- **OBJETIVO DEL EJERCICIO**: Reescribe el fragmento del texto de partida que va desde "Bien, vayamos al" hasta "el mar albergaba." y cambia "fragata" por "nave".

- **TEXTO DE PARTIDA**:
+ + + + + + +
Conforme los años van asediando nuestra capacidad para regenerar neuronas nos asedia la idea de que todo tiempo pasado fue mejor. ¿Lo fue? Pues hay algunas cosas donde me atrevería a decir que sí. Al menos, algunas. Hoy voy a hablar de una de ellas. Se trata de la concepción sobre la dignidad del servicio público que cada sociedad mantiene en sus distintos momentos históricos. El asunto podría venir a colación de muchos temas, pues muchos son los nos hacen reflexionar sobre ello en los últimos tiempos. Sin embargo, voy a referirme a uno concreto. Y lo haré a través de una serie que he visto recientemente y que me pareció más que sugerente respecto al tema en cuestión.

Y es que desde hace ya meses, quizá años, he ido bloqueando mi capacidad de relacionarme con la realidad. Como es tan decepcionante, vengo optando por centrarme en la ficción, sea literaria o audiovisual. Alguno dirá que eso encubre una dejación de responsabilidad respecto al entorno en que vivimos y que debería interesarnos siempre. No lo niego. Pero tampoco puedo evitar esta huida de un contexto que me repugna, que me hace vomitar cada día cuando veo las noticias o leo la prensa. Prefiero el cine, lo siento.

Bien, vayamos al asunto. La serie que, dicho sea de paso, me pareció magnífica, es La Fortuna de Alejandro Amenábar. Quizá en otro momento me ponga a hablar más conceptualmente de ella y de por qué me parece tan buena. Pero hoy me centraré solo en uno de sus aspectos. Aunque para ello sí necesitaré, al menos, dar alguna pista argumental sobre la misma. La serie parte de una historia real, la de la empresa caza tesoros Odyssey y su descubrimiento y posterior expolio de la hundida fragata española Nuestra Señora de las Mercedes frente a La Línea de la Concepción. Dicha fragata, que en su día fue hundida por la marina inglesa (¡triste destino el nuestro!), contenía uno de los mayores tesoros en monedas de oro que el mar albergaba.
+ + + + + + +
- **CONJUNTO DE DATOS**:
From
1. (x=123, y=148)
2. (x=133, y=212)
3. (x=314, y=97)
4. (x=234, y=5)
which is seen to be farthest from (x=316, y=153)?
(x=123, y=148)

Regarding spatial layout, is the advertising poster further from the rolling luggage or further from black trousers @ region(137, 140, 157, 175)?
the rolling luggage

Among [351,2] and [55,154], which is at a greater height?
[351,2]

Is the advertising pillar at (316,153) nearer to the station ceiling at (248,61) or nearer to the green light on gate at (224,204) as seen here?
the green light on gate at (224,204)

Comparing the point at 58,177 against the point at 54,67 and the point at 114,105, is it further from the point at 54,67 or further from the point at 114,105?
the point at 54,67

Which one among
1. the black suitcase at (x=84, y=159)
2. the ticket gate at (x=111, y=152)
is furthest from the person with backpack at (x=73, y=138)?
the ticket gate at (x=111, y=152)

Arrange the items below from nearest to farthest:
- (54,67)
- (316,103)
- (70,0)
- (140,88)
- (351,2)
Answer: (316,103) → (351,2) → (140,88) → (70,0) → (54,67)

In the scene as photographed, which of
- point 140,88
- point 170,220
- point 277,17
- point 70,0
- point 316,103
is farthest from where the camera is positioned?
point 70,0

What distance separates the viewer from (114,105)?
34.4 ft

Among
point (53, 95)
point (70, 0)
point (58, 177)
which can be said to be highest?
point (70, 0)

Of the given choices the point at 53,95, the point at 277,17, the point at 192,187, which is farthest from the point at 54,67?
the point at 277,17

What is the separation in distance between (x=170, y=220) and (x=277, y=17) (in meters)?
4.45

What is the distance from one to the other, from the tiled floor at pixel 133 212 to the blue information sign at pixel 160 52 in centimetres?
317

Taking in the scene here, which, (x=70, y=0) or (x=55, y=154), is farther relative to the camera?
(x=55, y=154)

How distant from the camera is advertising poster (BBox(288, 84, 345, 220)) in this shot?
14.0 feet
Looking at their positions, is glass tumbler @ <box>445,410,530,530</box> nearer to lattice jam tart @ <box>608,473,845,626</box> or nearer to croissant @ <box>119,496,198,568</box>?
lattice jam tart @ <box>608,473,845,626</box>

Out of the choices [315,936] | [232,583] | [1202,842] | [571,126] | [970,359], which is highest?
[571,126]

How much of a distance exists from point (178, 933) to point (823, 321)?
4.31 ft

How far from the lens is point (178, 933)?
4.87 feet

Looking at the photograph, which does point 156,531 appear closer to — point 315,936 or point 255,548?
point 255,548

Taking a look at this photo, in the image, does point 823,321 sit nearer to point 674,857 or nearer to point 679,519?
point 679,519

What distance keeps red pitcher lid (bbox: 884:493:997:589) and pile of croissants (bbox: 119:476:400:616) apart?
+ + + + + + +
- **TAREA RESUELTA**:
Bien, vayamos al asunto. La serie que, dicho sea de paso, me pareció magnífica, es La Fortuna de Alejandro Amenábar. Quizá en otro momento me ponga a hablar más conceptualmente de ella y de por qué me parece tan buena. Pero hoy me centraré solo en uno de sus aspectos. Aunque para ello sí necesitaré, al menos, dar alguna pista argumental sobre la misma. La serie parte de una historia real, la de la empresa caza tesoros Odyssey y su descubrimiento y posterior expolio de la hundida nave española Nuestra Señora de las Mercedes frente a La Línea de la Concepción. Dicha nave, que en su día fue hundida por la marina inglesa (¡triste destino el nuestro!), contenía uno de los mayores tesoros en monedas de oro que el mar albergaba.